START QUOTED PASSAGE

Manx Cat Breed: Get to Know This Tailless Cat Breed

One of the oldest breeds of cats on record, the Manx, is an incredibly intelligent cat that has stories of origin that date all the way back to the time of the Great Flood and Noah’s Ark. As exciting as their history and personality sound, the thing that makes this breed of cat most unique is their lack of a tail. Some have stumps for tails, while others are entirely tailless.

Origin Story

One of the more common stories told about this unique breed of tailless cats is that they were present at the time of the Great Flood when Noah had built his ark and was taking animals in pairs onto his mighty boat. The story goes that the Manx cat was late to board the great ship and had its tail caught in the closing door. 

Another far-fetched story about this tailless cat is that raiders of Irish or Viking descent began stealing the tails of kittens because they believed that it would bring them good luck. To prevent these raiders from getting their kittens' tails for their own selfish desires, the momma cats began to bite the kittens' tails off before anyone else could get them. So says the legend at least.

Personality

This cat with long legs and a large bone structure has exactly the personality to match its unique look. The Manx has an adorably sweet demeanor while possessing a high intelligence level. The Manx loves interacting with its human owners. These interactions include carrying on simple conversations with them and even playing games such as fetch.

Because of their high intelligence levels, it's sometimes a struggle to keep the Manx entertained and mentally stimulated. This is why it's so important to provide your Manx with lots of cat toys that will challenge their minds and keep them occupied for hours. 

The Manx is also incredibly dexterous, meaning they may get themselves into trouble more often than not. The Manx cat has been known to be able to figure out how to open cabinet doors and even sometimes bedroom doors if they want to get into a room badly enough. If you also want a dog-like cat, the Manx may be the right breed for you.

Health

These short-tail cats don’t have too many more health problems than the next species may. However, one health problem that is unique to this breed is neurological problems related to their short to non-existent tail. These neurological deficits tend to present themselves as early as the kitten turning 6 months old. This is when you may begin to notice them experiencing trouble with urinating or defecating. 

Keep this in mind when adopting a Manx from a breeder, especially if you feel uncertain whether the breeder is telling you the whole truth about their cat’s health history. In these cases, it's a good idea to choose not to bring home your new kitten until they are at least 6 months old or older. That way you can see whether they are going to face these neurological problems or not. 

Care Needs

An important thing to keep in mind about caring for a Manx cat is that they can easily become obese, as they have an excellent appetite. Their diets must be closely monitored so that your Manx doesn’t end up overeating and gaining excessive amounts of weight.

END QUOTED PASSAGE

» PROBLEMS AND TASKS
a: Give every section heading that appears in the Manx cat article.
b: In the Manx cat article, turn the paragraph that begins "This cat with long legs" into a short bulleted list that keeps its main facts.

START INFORMATION SUPPLIED

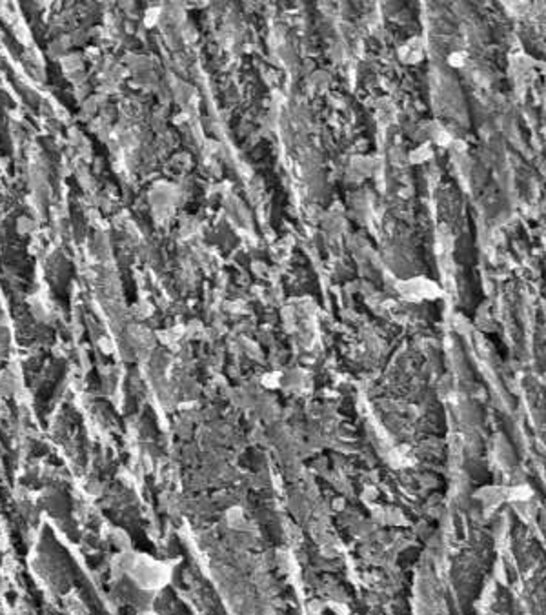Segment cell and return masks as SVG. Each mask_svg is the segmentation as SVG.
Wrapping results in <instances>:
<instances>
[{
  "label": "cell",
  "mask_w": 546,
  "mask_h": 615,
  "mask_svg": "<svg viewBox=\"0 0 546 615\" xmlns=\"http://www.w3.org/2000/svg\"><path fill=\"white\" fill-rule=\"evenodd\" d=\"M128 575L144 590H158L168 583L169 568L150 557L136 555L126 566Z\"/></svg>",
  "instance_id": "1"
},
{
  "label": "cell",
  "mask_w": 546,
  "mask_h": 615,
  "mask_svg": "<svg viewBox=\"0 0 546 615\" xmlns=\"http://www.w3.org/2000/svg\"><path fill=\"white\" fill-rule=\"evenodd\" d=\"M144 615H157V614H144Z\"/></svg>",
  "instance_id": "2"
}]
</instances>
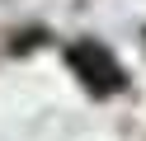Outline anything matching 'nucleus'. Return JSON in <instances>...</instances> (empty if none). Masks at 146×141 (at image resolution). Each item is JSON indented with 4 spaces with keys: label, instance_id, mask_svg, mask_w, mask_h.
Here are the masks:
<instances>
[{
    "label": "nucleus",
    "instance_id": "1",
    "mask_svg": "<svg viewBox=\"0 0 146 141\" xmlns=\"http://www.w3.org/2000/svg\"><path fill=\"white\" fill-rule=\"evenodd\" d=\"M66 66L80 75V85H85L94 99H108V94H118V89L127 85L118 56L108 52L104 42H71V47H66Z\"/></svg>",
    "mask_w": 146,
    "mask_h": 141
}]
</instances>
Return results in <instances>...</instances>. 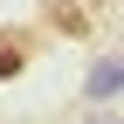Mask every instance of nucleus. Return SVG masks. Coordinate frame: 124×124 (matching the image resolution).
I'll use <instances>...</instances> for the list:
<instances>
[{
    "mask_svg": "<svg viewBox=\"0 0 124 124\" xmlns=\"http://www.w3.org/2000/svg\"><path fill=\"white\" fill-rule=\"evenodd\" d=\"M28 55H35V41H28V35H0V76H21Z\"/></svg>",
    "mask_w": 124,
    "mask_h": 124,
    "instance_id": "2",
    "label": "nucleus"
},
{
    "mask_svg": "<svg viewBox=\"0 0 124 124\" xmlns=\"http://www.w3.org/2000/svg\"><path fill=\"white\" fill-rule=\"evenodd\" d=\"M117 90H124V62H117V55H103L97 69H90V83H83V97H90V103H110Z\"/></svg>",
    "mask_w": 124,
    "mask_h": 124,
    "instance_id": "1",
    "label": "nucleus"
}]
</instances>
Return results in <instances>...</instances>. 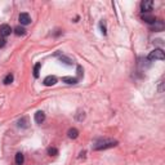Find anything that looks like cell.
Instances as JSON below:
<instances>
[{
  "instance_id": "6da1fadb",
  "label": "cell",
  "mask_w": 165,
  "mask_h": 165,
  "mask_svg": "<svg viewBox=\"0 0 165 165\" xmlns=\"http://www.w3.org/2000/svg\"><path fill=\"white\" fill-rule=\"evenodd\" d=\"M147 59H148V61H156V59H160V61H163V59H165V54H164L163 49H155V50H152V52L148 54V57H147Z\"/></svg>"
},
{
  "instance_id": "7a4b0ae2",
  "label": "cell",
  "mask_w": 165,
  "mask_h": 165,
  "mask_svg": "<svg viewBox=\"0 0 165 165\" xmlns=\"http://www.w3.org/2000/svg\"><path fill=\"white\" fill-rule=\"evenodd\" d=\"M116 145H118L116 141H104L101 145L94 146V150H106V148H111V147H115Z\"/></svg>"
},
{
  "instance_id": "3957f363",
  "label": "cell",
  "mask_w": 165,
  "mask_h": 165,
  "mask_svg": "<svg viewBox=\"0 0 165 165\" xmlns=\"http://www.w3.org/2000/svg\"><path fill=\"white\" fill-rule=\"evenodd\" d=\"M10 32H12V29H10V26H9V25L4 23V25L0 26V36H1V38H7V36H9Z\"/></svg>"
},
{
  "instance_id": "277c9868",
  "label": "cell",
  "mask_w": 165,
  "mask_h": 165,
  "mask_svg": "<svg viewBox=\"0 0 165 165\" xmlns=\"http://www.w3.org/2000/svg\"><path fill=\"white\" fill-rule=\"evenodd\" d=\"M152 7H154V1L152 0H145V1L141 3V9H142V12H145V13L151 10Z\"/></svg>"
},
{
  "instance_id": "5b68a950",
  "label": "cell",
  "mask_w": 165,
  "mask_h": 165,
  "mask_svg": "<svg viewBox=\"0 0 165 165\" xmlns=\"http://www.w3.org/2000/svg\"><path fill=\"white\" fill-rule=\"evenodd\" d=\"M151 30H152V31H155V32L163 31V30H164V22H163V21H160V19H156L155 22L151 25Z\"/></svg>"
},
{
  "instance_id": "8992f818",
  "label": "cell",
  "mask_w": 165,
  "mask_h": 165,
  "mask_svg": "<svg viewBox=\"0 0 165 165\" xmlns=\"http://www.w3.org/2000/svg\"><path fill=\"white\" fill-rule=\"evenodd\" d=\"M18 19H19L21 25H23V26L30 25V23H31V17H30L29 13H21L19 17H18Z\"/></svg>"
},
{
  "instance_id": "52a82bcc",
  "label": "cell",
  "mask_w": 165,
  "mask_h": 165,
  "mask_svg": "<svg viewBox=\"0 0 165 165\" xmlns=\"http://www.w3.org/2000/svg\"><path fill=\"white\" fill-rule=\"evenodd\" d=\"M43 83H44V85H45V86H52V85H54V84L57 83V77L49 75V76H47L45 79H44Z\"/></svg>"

END INFORMATION SUPPLIED

» TASK RESPONSES
a:
Origin Story
Personality
Health
Care Needs

b:
- The Manx has long legs and a large bone structure, and its personality matches its unique look.
- It has a sweet demeanor and high intelligence.
- It loves interacting with its owners, including carrying on simple conversations and playing games such as fetch.